Selected excerpt>
□ □ □ □ □

And really, what better time to set a movie inside a kitchen, what with our foodie fetish more fervent than ever? No Reservations could have been made for the Food Network, starring Giada De Laurentiis and Bobby Flay as the feuding chefs slow-roasting over a gas flame; or for Bravo, with Tom Colicchio and current GQ hot divorcee Padma Lakshmi; or for Fox, with Gordon Ramsay and whichever female Hell's Kitchen contestant he's berating now. Those Germans were just a few years ahead of the curve; good thing Hollywood's let the game come to it.
This is not at all intended as a backhanded compliment, but nothing much happens in No Reservations, which is to say there are no out-of-nowhere contrivances, no late-in-the-game plot twists, no will-they-or-won't-they tensions. You know how this meal will end before the appetizer's served. Director Scott Hicks (who, apparently tired of doling out heavy, mushy fare like Shine and Snow Falling on Cedars, is now content to serve up amuse-bouches) and the screenwriters including Mostly Martha's writer-director, Sandra Nettelbeck have done away with some of the meatier moments from the original. Zoe's less of a troubled child than her German counterpart, more timid than livid; Breslin is more sunset than Sunshine as the kid who resents her aunt for not being her mom but gets over it during a game of Monopoly.
The filmmakers have merely turned these characters' lives into fairy-tale fodder which is what always happens in romantic melodramedies set in New York, never mind those set in kitchens. (Is it any coincidence this opens the same summer as Ratatouille, which had but a single flaw: the romantic subplot?) In this particular story, the fantasy fogs up with the steam and smoke rising from boiling pots, sauté pans and two chefs thinking about getting their grill on.

□ □ □ □ □

Source information>
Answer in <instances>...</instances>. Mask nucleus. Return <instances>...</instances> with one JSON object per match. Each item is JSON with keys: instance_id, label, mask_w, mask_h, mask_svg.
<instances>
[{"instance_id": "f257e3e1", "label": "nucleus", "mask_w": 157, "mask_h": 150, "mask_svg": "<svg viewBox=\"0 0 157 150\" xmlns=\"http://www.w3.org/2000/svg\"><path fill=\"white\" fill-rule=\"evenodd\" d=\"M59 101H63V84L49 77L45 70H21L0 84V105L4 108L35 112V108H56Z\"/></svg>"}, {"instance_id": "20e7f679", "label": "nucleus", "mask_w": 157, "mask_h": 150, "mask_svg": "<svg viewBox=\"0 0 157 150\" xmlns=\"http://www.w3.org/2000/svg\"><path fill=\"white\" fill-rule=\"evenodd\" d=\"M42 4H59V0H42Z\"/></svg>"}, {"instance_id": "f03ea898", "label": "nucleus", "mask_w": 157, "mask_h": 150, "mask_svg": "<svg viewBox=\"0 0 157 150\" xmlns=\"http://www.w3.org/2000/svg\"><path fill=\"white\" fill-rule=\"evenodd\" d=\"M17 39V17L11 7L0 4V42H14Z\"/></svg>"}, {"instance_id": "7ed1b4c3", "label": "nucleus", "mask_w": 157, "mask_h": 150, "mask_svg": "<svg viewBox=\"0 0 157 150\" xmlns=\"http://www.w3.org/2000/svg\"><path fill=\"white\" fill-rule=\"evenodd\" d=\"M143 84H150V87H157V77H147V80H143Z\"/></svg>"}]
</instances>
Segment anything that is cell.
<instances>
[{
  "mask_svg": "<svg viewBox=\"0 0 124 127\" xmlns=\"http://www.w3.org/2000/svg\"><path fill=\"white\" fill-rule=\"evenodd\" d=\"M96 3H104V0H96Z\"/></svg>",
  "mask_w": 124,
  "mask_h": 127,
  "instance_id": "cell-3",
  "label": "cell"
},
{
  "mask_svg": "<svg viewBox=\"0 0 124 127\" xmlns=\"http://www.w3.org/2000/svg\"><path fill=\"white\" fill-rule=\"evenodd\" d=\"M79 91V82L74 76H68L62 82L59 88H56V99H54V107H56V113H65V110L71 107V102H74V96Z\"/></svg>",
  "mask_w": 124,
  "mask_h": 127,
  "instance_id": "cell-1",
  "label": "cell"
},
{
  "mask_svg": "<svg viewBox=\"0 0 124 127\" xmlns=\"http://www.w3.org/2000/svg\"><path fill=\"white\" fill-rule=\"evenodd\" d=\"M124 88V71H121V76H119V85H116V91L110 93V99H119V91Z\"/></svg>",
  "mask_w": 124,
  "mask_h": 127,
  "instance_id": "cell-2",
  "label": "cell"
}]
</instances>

□ □ □ □ □

What you need to do> From the No Reservations review, extract the passage word for word, starting at "The filmmakers have" and ending at "their grill on.". The items have nothing to do with this work.

Written response>
The filmmakers have merely turned these characters' lives into fairy-tale fodder which is what always happens in romantic melodramedies set in New York, never mind those set in kitchens. (Is it any coincidence this opens the same summer as Ratatouille, which had but a single flaw: the romantic subplot?) In this particular story, the fantasy fogs up with the steam and smoke rising from boiling pots, sauté pans and two chefs thinking about getting their grill on.